# M.S.S.A. Tourament report.....



## Hat80 (Sep 22, 2002)

*M.S.S.A. Tournament report.....*

Fished the MSSA tournament this past weekend with Catfish and our good friend Mike Burgess. The three of us were the main crew but on Fri we were joined by Kristy and on Sun by Chris.

Fri morn started out great with a overcast sky, calm seas and a light breeze. Left the dock in Deale at 5am headed south. We had our 11 rod spread in the water by 6:30 am. Around noon we had our first hook-up with a fat 41 inch 37 lb Rock. After making a turn and heading back to the same area, we boated the second fish. Another fat 40 plus Rock. As there were four of us onboard, we spent the rest of the day trying to get a better fish. Not meat fishing on this trip. We were releasing any fish smaller then 40 inches. 

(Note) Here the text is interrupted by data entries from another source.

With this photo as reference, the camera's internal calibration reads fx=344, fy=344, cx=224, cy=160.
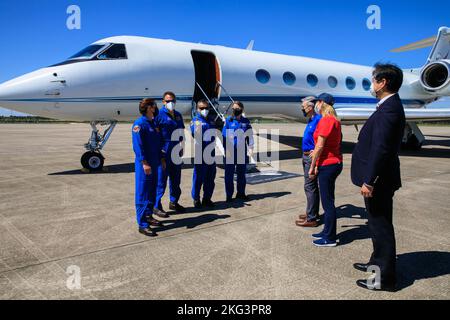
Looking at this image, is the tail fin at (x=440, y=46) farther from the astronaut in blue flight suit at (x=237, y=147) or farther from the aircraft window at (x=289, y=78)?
the astronaut in blue flight suit at (x=237, y=147)

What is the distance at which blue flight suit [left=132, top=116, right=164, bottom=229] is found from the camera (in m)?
4.37

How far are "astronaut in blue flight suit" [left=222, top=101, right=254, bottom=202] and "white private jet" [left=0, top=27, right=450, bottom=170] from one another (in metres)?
3.58

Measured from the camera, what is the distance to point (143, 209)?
4.43m

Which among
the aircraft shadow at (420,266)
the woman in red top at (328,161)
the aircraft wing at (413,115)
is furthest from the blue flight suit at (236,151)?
the aircraft wing at (413,115)

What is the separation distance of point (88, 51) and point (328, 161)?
6.97 metres

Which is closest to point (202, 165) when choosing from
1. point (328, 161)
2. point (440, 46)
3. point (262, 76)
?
point (328, 161)

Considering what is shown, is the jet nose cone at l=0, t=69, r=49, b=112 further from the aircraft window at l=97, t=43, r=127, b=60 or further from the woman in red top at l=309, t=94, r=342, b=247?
the woman in red top at l=309, t=94, r=342, b=247

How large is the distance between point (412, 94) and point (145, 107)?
53.8 ft

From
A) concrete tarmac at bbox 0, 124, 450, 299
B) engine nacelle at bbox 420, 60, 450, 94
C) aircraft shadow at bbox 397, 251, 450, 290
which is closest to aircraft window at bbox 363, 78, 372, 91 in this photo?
engine nacelle at bbox 420, 60, 450, 94

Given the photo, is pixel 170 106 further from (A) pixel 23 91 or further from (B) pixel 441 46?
(B) pixel 441 46

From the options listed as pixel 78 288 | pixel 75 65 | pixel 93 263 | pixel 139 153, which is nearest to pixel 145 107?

Sat morn started out with high winds and small craft warnings. We headed out to fight the weather and much to our surprise found it to be very fishable. It was a slow day and we only picked-up one 38 inch fish for the day.

Sun morn started the same as Sat. Small craft warnings and a forecast of high seas and T storms. Still it turned out to be a good day. We had limited out by 11am and back in the slip by noon with four fish. The biggest fish of the day was close to 42 inches and we were releasing 38’s in hope of the bigger fish.

All in all, it was a great time with good company! Were still waiting for the MSSA to post the tournament results. With that said, I’m sure we took 2nd or 3rd place for the money on Fri. As soon as we have results I’ll let you guys know.

*FYI:* As per IGFA rules. All fish are measured from the tip of the nose to the fork of the tail. What does this mean? With a big fish theres a big difference. When we measured the 41 inch fish to the end of the tail. He was 44 ½ inches, that’s 3 ½ inches. For most folks making a report of a 40 inch fish. I’m sorry to break it to you, for a legit fish it’s to the fork!

Again a big thanks to Mike and Catfish for making up a crack team! We need to do this again in the next tournament. Goodluck to all and tightlines……Hat80

*Hat80 fish pic 

Hat80 fish pic 

Mike fish pic 

Mike fish pic 

Kristy fish pic 

Kristy fish pic 

Catman fish pic 

Catman fish pic *


----------



## FL FISHERMAN (Sep 30, 2002)

*Wow*

Those are some nice fish. Great job guys! Nice to see P&S represent. You guys look real good in those nice white shrimp boots!!   LOL


----------



## catman (May 28, 2001)

At times the BS got so deep on the boat you needed the boots. That was definitely three of the best days I've spent fishing. The whole game changes when you're throwing back 39"ers looking for that one big fish which never happened for us. One thing for sure, this years fish are definitely bigger than last years. A 44 1/2"er took top prize $ last year. This year they were throwing them back.

Catman.


----------



## Anthony (Jul 3, 2002)

From what I've heard there were some really large fish being caught. Rumor has it there was one close to 50". Anyway nice catch guys, hope you guys placed.


----------



## AL_N_VB (Apr 3, 2002)

Great report...and better fishin!!!!!!Dang Hat.....ya can fish  ...........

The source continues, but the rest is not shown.